RE: CEPH IOPS Baseline Measurements with MemStore

Andreas Joachim Peters <Andreas.Joachim.Peters@xxxxxxx> · Fri, 20 Jun 2014 21:49:35 +0000

FYI,

I made a second measurement on a more modern/powerful machine Intel(R) Xeon(R) CPU E5-2650 v2.

Ping RTT is 10 micro seconds. TCP Message roundtrip time measured is 40 micro seconds (ZMQ/XRootd).

All measurements scale up roughly factor 2.

The best read IOPS is now 70 kHz (4 OSD, 4x -b 1 -t 10), write IOPS is 36 kHz (4 OSD, 4x -b 1 -t 10). Lowest avg. read latency (1 reader) is 200 micro seconds.

The comparison IO daemon delivers up to 750 kHz, latency 40 micro seconds.
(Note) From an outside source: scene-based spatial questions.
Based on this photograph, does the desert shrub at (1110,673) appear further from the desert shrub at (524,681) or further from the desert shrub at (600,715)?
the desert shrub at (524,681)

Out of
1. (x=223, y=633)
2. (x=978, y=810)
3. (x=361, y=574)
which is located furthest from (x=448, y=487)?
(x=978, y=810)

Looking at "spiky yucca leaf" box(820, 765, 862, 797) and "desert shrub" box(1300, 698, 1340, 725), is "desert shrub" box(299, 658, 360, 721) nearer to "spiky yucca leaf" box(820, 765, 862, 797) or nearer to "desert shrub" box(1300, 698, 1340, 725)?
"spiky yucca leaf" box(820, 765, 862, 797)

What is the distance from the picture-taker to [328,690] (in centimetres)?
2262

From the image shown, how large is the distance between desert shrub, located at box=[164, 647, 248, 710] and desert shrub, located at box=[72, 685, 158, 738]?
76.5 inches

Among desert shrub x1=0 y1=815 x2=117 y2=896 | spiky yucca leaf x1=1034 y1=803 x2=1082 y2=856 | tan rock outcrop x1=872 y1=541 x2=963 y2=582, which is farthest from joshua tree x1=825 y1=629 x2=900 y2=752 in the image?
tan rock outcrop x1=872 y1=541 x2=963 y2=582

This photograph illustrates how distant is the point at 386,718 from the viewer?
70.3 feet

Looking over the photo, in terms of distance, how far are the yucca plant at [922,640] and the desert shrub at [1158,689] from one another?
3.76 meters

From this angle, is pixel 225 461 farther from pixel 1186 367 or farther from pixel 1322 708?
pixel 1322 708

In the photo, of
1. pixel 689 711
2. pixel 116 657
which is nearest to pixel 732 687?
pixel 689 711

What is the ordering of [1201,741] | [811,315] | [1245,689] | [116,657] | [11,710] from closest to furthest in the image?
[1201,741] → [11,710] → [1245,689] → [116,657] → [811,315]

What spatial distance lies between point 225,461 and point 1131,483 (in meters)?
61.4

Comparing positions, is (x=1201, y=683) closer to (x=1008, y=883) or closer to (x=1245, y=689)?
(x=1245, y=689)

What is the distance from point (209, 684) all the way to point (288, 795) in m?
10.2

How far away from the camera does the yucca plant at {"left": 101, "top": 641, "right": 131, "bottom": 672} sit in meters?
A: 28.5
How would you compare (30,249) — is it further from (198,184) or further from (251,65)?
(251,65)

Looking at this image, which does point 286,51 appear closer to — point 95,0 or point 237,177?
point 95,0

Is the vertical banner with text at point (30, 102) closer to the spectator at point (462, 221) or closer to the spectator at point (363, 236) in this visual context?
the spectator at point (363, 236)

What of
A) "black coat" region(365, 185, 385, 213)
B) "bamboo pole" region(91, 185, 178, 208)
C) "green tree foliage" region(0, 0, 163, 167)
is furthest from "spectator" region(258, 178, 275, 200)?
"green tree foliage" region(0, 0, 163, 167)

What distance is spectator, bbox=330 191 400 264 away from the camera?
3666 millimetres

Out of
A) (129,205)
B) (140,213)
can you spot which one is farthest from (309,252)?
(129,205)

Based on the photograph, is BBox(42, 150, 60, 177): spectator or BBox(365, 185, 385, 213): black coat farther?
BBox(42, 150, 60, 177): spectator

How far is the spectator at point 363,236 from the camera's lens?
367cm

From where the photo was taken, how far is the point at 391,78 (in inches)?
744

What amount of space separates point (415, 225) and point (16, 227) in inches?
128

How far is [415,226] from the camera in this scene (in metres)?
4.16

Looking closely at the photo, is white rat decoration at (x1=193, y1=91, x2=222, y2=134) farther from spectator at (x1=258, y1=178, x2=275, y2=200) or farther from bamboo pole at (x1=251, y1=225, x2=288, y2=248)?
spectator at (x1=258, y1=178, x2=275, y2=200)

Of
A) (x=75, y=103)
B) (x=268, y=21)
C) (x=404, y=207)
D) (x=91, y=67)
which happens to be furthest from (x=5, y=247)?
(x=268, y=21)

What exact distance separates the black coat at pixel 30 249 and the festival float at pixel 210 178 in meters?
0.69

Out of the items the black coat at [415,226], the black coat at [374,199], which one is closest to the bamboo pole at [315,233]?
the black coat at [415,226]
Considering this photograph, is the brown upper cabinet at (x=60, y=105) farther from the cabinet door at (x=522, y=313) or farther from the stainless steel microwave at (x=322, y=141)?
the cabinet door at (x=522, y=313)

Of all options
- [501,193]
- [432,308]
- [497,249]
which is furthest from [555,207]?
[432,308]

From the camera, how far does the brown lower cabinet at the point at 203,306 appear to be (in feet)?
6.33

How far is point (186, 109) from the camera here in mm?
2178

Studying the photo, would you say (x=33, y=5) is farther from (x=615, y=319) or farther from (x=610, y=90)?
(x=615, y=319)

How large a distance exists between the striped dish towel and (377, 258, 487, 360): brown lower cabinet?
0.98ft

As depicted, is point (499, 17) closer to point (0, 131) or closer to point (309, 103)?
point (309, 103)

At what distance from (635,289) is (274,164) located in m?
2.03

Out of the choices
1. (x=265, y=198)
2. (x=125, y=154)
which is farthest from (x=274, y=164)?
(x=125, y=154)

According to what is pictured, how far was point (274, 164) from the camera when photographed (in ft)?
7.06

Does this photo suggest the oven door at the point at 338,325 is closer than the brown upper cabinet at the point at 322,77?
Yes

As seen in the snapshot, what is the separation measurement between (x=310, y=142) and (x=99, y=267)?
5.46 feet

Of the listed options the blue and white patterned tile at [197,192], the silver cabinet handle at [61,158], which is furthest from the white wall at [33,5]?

So similar picture, but improved with better hardware. I am doing some realtime/cputime profiling with google pert tools now.

Cheers Andreas.

__________________________
From: Andreas Joachim Peters
Sent: 19 June 2014 11:05
To: ceph-devel@xxxxxxxxxxxxxxx
Subject: CEPH IOPS Baseline Measurements with MemStore

Hi,

I made some benchmarks/testing using the firefly branch and GCC 4.9. Hardware is 2 CPUs with  6-core  Intel(R) Xeon(R) CPU E5-2630L 0 @ 2.00GHz with Hyperthreading and 256 GB of memory (kernel 2.6.32-431.17.1.el6.x86_64).

In my tests I run two OSD configurations on a single box:

[A] 4 OSDs running with MemStore
[B] 1 OSD running with MemStore

I use a pool with 'size=1' and read and read/write 1-byte objects all via localhost.

The local RTT reported by ping is 15 micro seconds, the RTT measured with ZMQ is 100 micro seconds (10 kHZ synchronous 1-byte messages).
RTT measured with another file IO daemon (XRootD) we are using at CERN (31-byte messages) is 9.9 kHZ.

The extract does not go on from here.